__EXERCISE PROMPT__.
Rewrite the lines below, replacing every "wicker basket" with "woven basket" and changing nothing else.

━━━━━━

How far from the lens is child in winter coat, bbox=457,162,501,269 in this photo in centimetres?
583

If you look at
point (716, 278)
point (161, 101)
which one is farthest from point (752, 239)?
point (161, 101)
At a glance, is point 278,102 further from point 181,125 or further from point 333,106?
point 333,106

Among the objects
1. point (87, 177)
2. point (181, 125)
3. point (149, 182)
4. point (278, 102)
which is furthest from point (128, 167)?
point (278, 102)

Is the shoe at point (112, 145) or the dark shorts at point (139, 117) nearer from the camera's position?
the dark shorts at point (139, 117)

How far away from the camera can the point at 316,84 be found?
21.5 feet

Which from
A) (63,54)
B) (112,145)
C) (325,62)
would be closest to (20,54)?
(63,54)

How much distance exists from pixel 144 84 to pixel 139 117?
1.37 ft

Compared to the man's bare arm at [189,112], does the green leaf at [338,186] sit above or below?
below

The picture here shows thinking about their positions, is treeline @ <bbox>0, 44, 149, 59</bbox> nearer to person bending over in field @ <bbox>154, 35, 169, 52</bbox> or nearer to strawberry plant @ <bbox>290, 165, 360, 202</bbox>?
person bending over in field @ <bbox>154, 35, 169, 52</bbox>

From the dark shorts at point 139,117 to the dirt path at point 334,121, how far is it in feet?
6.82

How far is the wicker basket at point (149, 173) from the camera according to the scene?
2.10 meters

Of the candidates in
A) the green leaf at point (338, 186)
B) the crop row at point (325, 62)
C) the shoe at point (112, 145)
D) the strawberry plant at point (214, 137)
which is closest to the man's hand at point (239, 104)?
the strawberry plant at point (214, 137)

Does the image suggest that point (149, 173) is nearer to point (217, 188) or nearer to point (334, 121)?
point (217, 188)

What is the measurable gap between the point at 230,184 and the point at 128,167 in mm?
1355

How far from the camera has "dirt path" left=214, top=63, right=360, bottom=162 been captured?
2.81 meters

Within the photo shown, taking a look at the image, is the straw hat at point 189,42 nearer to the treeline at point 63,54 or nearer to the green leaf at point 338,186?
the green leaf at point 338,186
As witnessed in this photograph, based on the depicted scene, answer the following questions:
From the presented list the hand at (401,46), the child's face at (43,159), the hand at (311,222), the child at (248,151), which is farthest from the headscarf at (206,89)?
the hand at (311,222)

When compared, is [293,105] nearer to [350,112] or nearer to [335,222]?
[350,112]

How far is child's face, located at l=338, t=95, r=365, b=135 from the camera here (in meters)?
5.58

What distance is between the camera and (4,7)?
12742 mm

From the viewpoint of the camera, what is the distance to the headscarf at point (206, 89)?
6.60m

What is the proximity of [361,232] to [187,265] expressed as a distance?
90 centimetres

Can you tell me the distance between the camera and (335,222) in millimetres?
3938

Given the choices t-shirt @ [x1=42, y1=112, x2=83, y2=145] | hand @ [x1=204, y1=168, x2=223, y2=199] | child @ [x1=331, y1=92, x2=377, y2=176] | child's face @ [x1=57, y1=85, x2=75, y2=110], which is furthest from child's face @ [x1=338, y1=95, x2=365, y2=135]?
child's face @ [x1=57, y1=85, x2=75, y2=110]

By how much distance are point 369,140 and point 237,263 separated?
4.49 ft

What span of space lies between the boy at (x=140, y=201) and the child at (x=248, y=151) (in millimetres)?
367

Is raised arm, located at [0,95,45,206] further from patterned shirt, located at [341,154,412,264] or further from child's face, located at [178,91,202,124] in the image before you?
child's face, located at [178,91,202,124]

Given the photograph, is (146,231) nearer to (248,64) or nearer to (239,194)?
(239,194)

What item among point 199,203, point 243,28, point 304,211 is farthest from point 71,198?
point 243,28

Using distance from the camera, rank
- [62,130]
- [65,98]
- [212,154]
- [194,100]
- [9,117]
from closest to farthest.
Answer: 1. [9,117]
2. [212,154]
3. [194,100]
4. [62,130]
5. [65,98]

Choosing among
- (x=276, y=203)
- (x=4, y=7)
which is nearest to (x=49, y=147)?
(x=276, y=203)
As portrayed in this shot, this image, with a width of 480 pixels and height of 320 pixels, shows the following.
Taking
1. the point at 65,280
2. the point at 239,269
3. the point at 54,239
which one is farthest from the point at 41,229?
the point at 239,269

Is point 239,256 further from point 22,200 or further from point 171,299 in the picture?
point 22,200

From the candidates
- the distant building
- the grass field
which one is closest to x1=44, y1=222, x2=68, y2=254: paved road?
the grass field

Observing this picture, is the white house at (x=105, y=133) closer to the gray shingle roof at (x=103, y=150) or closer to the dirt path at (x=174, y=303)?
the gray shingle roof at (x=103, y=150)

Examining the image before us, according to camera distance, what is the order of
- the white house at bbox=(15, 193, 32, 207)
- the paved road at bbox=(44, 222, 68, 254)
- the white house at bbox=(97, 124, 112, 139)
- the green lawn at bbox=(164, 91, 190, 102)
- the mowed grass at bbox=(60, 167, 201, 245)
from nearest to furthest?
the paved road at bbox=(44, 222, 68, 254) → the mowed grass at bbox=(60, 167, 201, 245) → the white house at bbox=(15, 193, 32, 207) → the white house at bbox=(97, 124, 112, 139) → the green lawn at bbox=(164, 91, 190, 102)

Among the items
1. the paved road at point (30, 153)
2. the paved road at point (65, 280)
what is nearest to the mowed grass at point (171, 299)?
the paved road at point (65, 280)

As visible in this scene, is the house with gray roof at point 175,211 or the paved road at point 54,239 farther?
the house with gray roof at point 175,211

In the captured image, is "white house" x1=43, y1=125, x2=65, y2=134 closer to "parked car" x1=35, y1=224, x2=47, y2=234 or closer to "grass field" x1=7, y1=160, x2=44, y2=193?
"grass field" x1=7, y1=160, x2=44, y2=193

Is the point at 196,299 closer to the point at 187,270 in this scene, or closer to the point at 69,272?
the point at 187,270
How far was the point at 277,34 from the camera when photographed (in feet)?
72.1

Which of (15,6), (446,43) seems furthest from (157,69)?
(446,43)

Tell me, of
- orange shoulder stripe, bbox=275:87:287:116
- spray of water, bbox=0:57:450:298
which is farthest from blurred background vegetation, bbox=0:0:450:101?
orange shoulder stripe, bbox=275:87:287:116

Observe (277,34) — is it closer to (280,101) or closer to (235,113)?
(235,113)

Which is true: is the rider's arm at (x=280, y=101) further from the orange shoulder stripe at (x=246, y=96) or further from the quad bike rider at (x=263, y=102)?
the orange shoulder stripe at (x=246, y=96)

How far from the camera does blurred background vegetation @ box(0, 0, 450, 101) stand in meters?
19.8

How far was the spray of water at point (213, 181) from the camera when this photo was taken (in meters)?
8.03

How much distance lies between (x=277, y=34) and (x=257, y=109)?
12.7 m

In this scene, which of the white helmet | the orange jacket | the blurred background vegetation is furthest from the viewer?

━━━━━━

__RESULT OF THIS EXERCISE__.
How far from the lens is child in winter coat, bbox=457,162,501,269 in this photo in centimetres?
583

If you look at
point (716, 278)
point (161, 101)
which one is farthest from point (752, 239)?
point (161, 101)
At a glance, is point 278,102 further from point 181,125 or further from point 333,106?
point 333,106

Among the objects
1. point (87, 177)
2. point (181, 125)
3. point (149, 182)
4. point (278, 102)
which is furthest from point (128, 167)?
point (278, 102)

Is the shoe at point (112, 145) or the dark shorts at point (139, 117) nearer from the camera's position?
the dark shorts at point (139, 117)

How far away from the camera can the point at 316,84 be found?
21.5 feet

Which from
A) (63,54)
B) (112,145)
C) (325,62)
would be closest to (20,54)?
(63,54)

How much distance exists from pixel 144 84 to pixel 139 117?
1.37 ft

Compared to the man's bare arm at [189,112], does the green leaf at [338,186] sit above or below?
below

The picture here shows thinking about their positions, is treeline @ <bbox>0, 44, 149, 59</bbox> nearer to person bending over in field @ <bbox>154, 35, 169, 52</bbox> or nearer to strawberry plant @ <bbox>290, 165, 360, 202</bbox>?
person bending over in field @ <bbox>154, 35, 169, 52</bbox>

From the dark shorts at point 139,117 to the dirt path at point 334,121, how far is it in feet?
6.82

How far is the woven basket at point (149, 173) from the camera according to the scene?
2.10 meters

Of the candidates in
A) the green leaf at point (338, 186)
B) the crop row at point (325, 62)
C) the shoe at point (112, 145)
D) the strawberry plant at point (214, 137)
which is closest to the man's hand at point (239, 104)?
the strawberry plant at point (214, 137)

Does the image suggest that point (149, 173) is nearer to point (217, 188) or nearer to point (334, 121)?
point (217, 188)

What is the measurable gap between the point at 230,184 and the point at 128,167 in mm?
1355

How far from the camera has "dirt path" left=214, top=63, right=360, bottom=162 been captured?
2.81 meters

Within the photo shown, taking a look at the image, is the straw hat at point 189,42 nearer to the treeline at point 63,54 or nearer to the green leaf at point 338,186?
the green leaf at point 338,186
As witnessed in this photograph, based on the depicted scene, answer the following questions:
From the presented list the hand at (401,46), the child's face at (43,159), the hand at (311,222), the child at (248,151), which is farthest from the headscarf at (206,89)?
the hand at (311,222)

When compared, is [293,105] nearer to [350,112] or nearer to [335,222]?
[350,112]

How far is child's face, located at l=338, t=95, r=365, b=135 from the camera here (in meters)?
5.58

What distance is between the camera and (4,7)?
12742 mm

From the viewpoint of the camera, what is the distance to the headscarf at point (206, 89)?
6.60m

What is the proximity of [361,232] to [187,265] expressed as a distance?
90 centimetres

Can you tell me the distance between the camera and (335,222) in millimetres?
3938

Given the choices t-shirt @ [x1=42, y1=112, x2=83, y2=145] | hand @ [x1=204, y1=168, x2=223, y2=199] | child @ [x1=331, y1=92, x2=377, y2=176] | child's face @ [x1=57, y1=85, x2=75, y2=110], which is furthest from child's face @ [x1=338, y1=95, x2=365, y2=135]?
child's face @ [x1=57, y1=85, x2=75, y2=110]

By how much distance are point 369,140 and point 237,263 separated?
4.49 ft

What span of space lies between the boy at (x=140, y=201) and the child at (x=248, y=151) (in millimetres)?
367

Is raised arm, located at [0,95,45,206] further from patterned shirt, located at [341,154,412,264] or further from child's face, located at [178,91,202,124] in the image before you?
child's face, located at [178,91,202,124]

Given the photograph, is (146,231) nearer to (248,64) or nearer to (239,194)?
(239,194)

What item among point 199,203, point 243,28, point 304,211 is farthest from point 71,198?
point 243,28

Using distance from the camera, rank
- [62,130]
- [65,98]
- [212,154]
- [194,100]
- [9,117]
from closest to farthest.
Answer: 1. [9,117]
2. [212,154]
3. [194,100]
4. [62,130]
5. [65,98]

Choosing among
- (x=276, y=203)
- (x=4, y=7)
which is nearest to (x=49, y=147)?
(x=276, y=203)
As portrayed in this shot, this image, with a width of 480 pixels and height of 320 pixels, shows the following.
Taking
1. the point at 65,280
2. the point at 239,269
3. the point at 54,239
which one is farthest from the point at 41,229?
the point at 239,269

Is point 239,256 further from point 22,200 or further from point 171,299 in the picture?
point 22,200

From the candidates
- the distant building
- the grass field
which one is closest to x1=44, y1=222, x2=68, y2=254: paved road?
the grass field

Observing this picture, is the white house at (x=105, y=133) closer to the gray shingle roof at (x=103, y=150) or closer to the dirt path at (x=174, y=303)?
the gray shingle roof at (x=103, y=150)

Examining the image before us, according to camera distance, what is the order of
- the white house at bbox=(15, 193, 32, 207)
- the paved road at bbox=(44, 222, 68, 254)
- the white house at bbox=(97, 124, 112, 139)
- the green lawn at bbox=(164, 91, 190, 102)
- the mowed grass at bbox=(60, 167, 201, 245)
from nearest to furthest?
the paved road at bbox=(44, 222, 68, 254) → the mowed grass at bbox=(60, 167, 201, 245) → the white house at bbox=(15, 193, 32, 207) → the white house at bbox=(97, 124, 112, 139) → the green lawn at bbox=(164, 91, 190, 102)

Among the items
1. the paved road at point (30, 153)
2. the paved road at point (65, 280)
what is nearest to the mowed grass at point (171, 299)?
the paved road at point (65, 280)

As visible in this scene, is the house with gray roof at point 175,211 or the paved road at point 54,239 farther?
the house with gray roof at point 175,211

In the captured image, is "white house" x1=43, y1=125, x2=65, y2=134 closer to "parked car" x1=35, y1=224, x2=47, y2=234 or closer to "grass field" x1=7, y1=160, x2=44, y2=193?
"grass field" x1=7, y1=160, x2=44, y2=193

Is the point at 196,299 closer to the point at 187,270 in this scene, or closer to the point at 69,272?
the point at 187,270
How far was the point at 277,34 from the camera when photographed (in feet)?
72.1

Which of (15,6), (446,43) seems furthest from (157,69)?
(446,43)

Tell me, of
- orange shoulder stripe, bbox=275:87:287:116
- spray of water, bbox=0:57:450:298
which is farthest from blurred background vegetation, bbox=0:0:450:101?
orange shoulder stripe, bbox=275:87:287:116

Observe (277,34) — is it closer to (280,101) or closer to (235,113)?
(235,113)

Which is true: is the rider's arm at (x=280, y=101) further from the orange shoulder stripe at (x=246, y=96) or further from the quad bike rider at (x=263, y=102)?
the orange shoulder stripe at (x=246, y=96)

How far from the camera does blurred background vegetation @ box(0, 0, 450, 101) stand in meters?
19.8

How far was the spray of water at point (213, 181) from the camera when this photo was taken (in meters)?
8.03

How much distance lies between (x=277, y=34) and (x=257, y=109)?
12.7 m

In this scene, which of the white helmet | the orange jacket | the blurred background vegetation is furthest from the viewer?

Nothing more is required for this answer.